#### 1. Connecting with database
First lines enable connection to database created in MySQL:

In [1]:
from sqlalchemy import create_engine

In [2]:
engine = create_engine('postgresql://root:root@localhost:5432/pl_data')

In [12]:
%load_ext sql

%sql postgresql://root:root@localhost:5432/pl_data

The sql extension is already loaded.

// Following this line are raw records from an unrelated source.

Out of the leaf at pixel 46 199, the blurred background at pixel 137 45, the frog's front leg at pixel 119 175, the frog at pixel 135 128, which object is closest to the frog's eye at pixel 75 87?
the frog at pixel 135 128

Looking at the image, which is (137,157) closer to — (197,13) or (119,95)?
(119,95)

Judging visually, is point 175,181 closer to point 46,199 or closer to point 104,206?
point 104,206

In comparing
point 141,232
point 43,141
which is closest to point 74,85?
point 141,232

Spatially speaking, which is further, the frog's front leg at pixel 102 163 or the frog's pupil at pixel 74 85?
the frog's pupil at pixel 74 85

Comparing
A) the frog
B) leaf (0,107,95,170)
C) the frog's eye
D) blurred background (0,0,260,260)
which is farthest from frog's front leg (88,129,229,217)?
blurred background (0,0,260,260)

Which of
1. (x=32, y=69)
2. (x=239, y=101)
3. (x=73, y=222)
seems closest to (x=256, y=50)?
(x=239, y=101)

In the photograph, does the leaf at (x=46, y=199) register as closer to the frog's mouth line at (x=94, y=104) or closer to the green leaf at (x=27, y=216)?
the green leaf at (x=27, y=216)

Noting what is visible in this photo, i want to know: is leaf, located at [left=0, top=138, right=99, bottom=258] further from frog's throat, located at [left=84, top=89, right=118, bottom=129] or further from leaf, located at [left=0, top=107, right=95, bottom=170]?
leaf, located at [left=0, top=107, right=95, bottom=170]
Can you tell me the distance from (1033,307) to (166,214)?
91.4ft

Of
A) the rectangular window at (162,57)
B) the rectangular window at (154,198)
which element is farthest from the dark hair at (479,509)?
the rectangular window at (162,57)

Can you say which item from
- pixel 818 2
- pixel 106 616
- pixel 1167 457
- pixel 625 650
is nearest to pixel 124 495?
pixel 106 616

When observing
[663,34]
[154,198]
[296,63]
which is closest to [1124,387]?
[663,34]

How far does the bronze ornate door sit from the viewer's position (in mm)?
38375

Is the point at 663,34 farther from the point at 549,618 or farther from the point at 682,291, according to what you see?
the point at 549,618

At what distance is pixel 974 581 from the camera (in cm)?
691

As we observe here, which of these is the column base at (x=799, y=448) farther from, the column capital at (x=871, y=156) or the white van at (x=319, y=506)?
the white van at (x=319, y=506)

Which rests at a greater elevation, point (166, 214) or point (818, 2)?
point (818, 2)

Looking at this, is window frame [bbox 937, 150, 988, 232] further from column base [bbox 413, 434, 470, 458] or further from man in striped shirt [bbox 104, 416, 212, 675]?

To reload it, use:
  %reload_ext sql


#### 2. Looking at the available data in database

In [14]:
%sql select * from premier_league_stats limit 5

 * postgresql://root:***@localhost:5432/pl_data
5 rows affected.


index,Season_End_Year,Wk,Date,Home,HomeGoals,AwayGoals,Away,FTR
0,1993,1,1992-08-15,Coventry City,2,1,Middlesbrough,H
1,1993,1,1992-08-15,Leeds United,2,1,Wimbledon,H
2,1993,1,1992-08-15,Sheffield Utd,2,1,Manchester Utd,H
3,1993,1,1992-08-15,Crystal Palace,3,3,Blackburn,D
4,1993,1,1992-08-15,Arsenal,2,4,Norwich City,A


#### 3. Checking if the season data is complete - each team should have played twice against their opponents (a home match and an away match)

In [17]:
%%sql 
select 
	"Season_End_Year", 
    count("Season_End_Year") as Matches_Played
from premier_league_stats
group by "Season_End_Year"
Order by "Season_End_Year";

 * postgresql://root:***@localhost:5432/pl_data
31 rows affected.


Season_End_Year,matches_played
1993,462
1994,462
1995,462
1996,380
1997,380
1998,380
1999,380
2000,380
2001,380
2002,380


The Premier League was reduced to *20 teams* starting from the *1995/1996* season. 
However, the first three seasons of the Premier League were played with *22 teams* in the league.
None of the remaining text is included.